Installation view ©Art Space Hyeong

Exhibition Statement

The desire for pure bloodlines has historically asserted its superiority in discussions concerning the human species. In contrast, hybridity has long been regarded as something tainted or impure, and thus easily perceived as incorrect or deviant. In the cultural dimension, however, phenomena of hybrid alliances and convergences have long been accepted as natural. Particularly as a positive utility that embraces heterogeneous elements to enable new forms of becoming, hybridity has been venerated. Yet when addressed in terms of bloodline-based communities, such as the category of nation or ethnicity, an entirely different dynamic unfolds.

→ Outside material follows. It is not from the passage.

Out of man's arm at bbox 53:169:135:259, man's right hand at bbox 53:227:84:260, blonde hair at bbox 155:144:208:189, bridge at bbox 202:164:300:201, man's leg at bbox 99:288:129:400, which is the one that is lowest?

Installation view ©Art Space Hyeong

Even today, when the meaning of diversity has become self-evident, hybridity remains precarious in groups that prefer to impose specific standards. In an era reluctant to acknowledge identities beyond singularity, can the value of hybridity truly persist? To overcome the discrimination and contempt historically imposed upon hybrid attributes, what kind of shift in perception is required? Perhaps merely revealing the distinctive qualities that certain objects or individuals inherently possess is sufficient for hybridity to assert its essence. That essence, which both differentiates itself from others and simultaneously defines a set of types, is in itself grand.

Hybridity must be considered as unrepresentable—a magnificence that escapes both physical and metaphysical measures of reproduction and imitation. It should be understood as a unique process and outcome that expands by following nature’s law of excluding recessive traits, thereby creating characteristics of extension. White, symbolizing the meaning of noble achromatism, is extracted through the method of additive mixing, confronting us with the very time–space of hybridity. Thus emerges the sublime of hybridity, which may manifest as an intensely personal categorization or as a sensation traversing the communal strata shared by many. Concepts of hybridity and the sublime, which seemed forever irreconcilable, finally converge into union.